Political Career
The General Assembly elected Spaight a delegate to the Continental Congress between 1782 and 1785; he then served in the North Carolina House of Commons from 1785 to 1787, and was named Speaker of the House. In 1787, Spaight was a delegate to the Philadelphia Convention that drafted the U.S. Constitution, and he signed the document when he was only 29 years old.
On 24 March 1788, Spaight married Mary Leach; Mary had the distinction of being the first lady to dance with George Washington at a ball in Washington’s honor at Tryon Palace in New Bern in 1791.
Under the North Carolina Constitution of 1776, Spaight was nominated for Governor in 1787, but was defeated by a majority in the General Assembly; he was nominated for the United States Senate in 1789 and was again defeated.
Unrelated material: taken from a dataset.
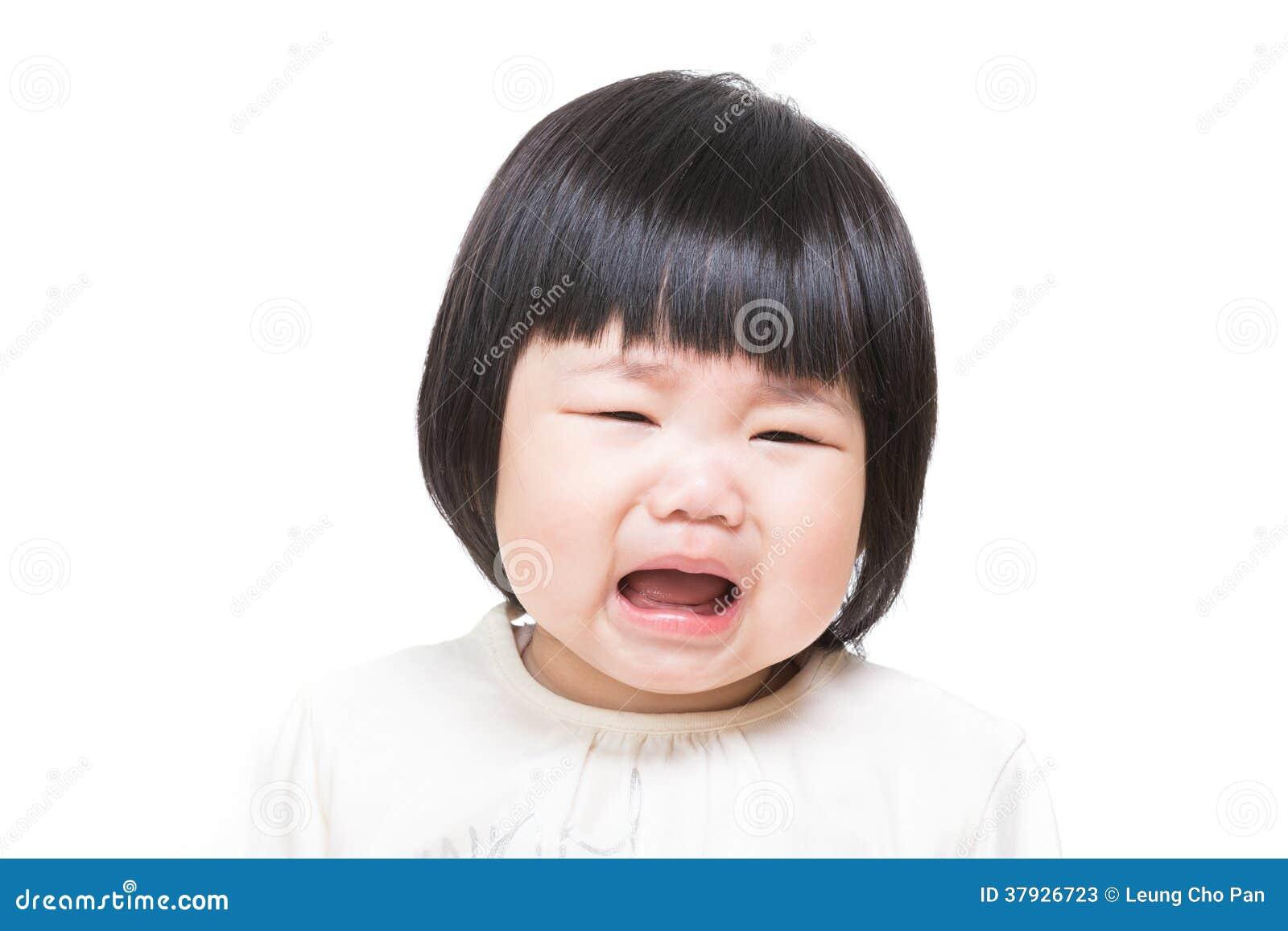 Asiatet behandla som ett barn flickan som känner sig olycklig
In 1788, he was a member of the state convention which voted not to ratify the United States Constitution, although Spaight himself supported ratification.
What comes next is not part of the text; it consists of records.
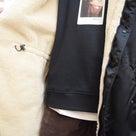 オーバーサイズが目を惹く暖かいボアフーデッドコート!!の記事より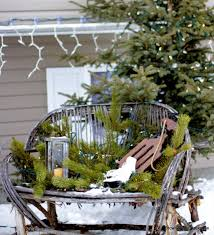 Christmas Garden Decorations by Brown Paper Packages Christmas 2011 Outdoor Decor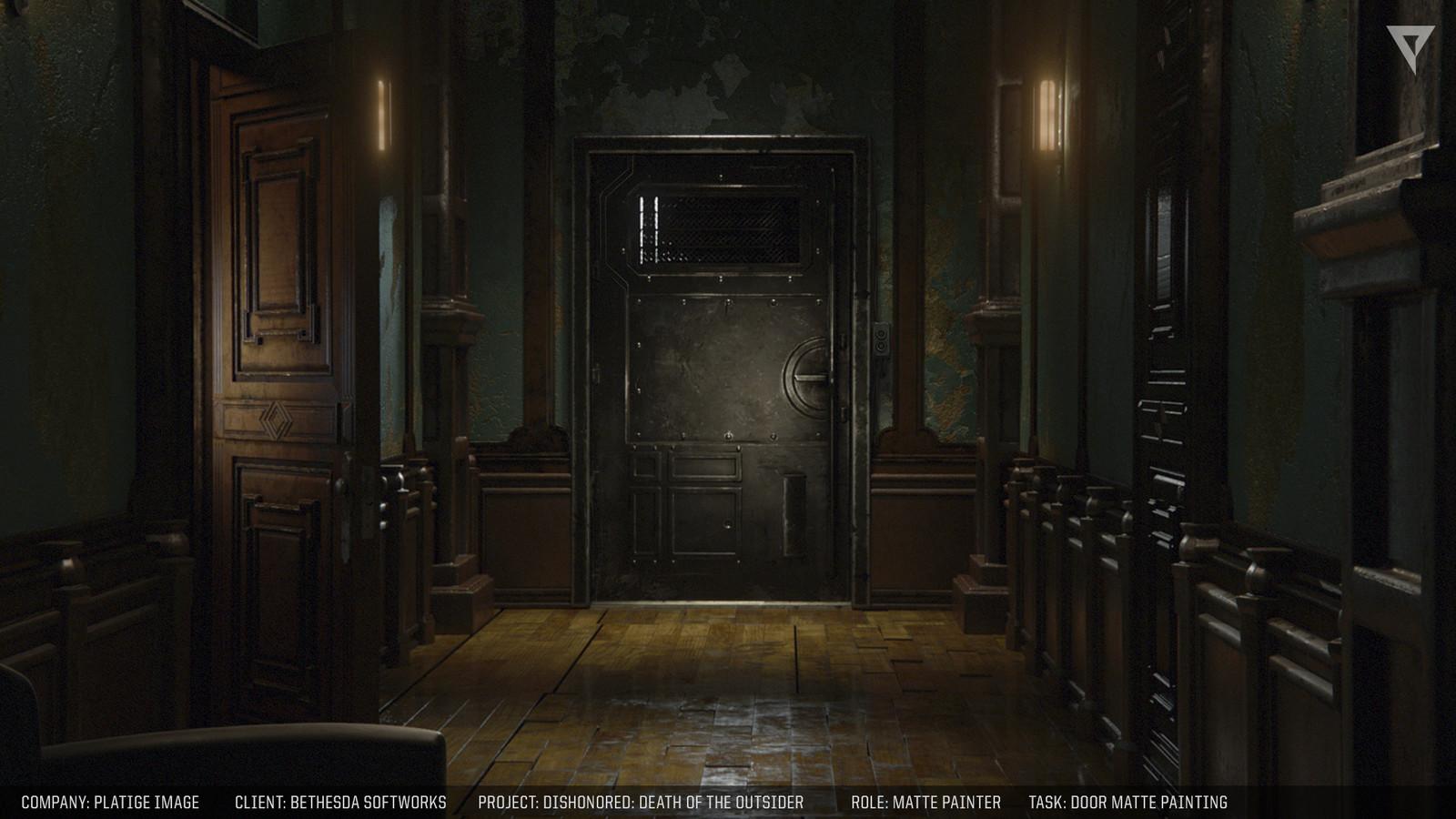Door and wall mattepainting.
Spaight retired from politics for several years due to ill health; he returned to the state House of Representatives in 1792. Also in 1792, he was elected the first native-born governor of North Carolina, and later re-elected by the General Assembly for two further one-year terms.
During Spaight's term as governor, sites were chosen for the new state capital of Raleigh and the newly-chartered University of North Carolina. Spaight served as chair of the university's Board of Trustees during his term as governor. Spaight stepped down as governor in 1795, having served the constitutional limit of three one-year terms.
Spaight was elected to the United States House of Representatives in 1798, filling the unexpired term of Nathan Bryan; he was elected to a two-year term in 1799, serving until 1801, and though elected as a Federalist, his views on states rights led him to become associated with the Democratic-Republican party of Thomas Jefferson. He lost his bid for re-election to Congress, but returned to state government, serving in the North Carolina Senate beginning in 1801.